The answer consists solely of the listing's lines from the first through the line containing "Q: Fraction of annotators marking 'standing'?", each reproduced exactly.
# # #
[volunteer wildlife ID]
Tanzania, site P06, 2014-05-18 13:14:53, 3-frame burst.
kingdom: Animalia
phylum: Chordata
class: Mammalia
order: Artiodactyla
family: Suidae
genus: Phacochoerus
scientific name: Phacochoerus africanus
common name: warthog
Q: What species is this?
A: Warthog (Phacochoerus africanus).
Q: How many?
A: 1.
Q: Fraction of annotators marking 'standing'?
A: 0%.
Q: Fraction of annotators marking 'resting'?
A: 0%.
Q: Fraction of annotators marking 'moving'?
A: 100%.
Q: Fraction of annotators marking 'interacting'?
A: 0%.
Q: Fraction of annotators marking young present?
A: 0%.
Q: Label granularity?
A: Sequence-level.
# # #
== ANSWER SPACE ==
[volunteer wildlife ID]
Tanzania, site P06, 2014-05-18 13:14:53, 3-frame burst.
kingdom: Animalia
phylum: Chordata
class: Mammalia
order: Artiodactyla
family: Suidae
genus: Phacochoerus
scientific name: Phacochoerus africanus
common name: warthog
Q: What species is this?
A: Warthog (Phacochoerus africanus).
Q: How many?
A: 1.
Q: Fraction of annotators marking 'standing'?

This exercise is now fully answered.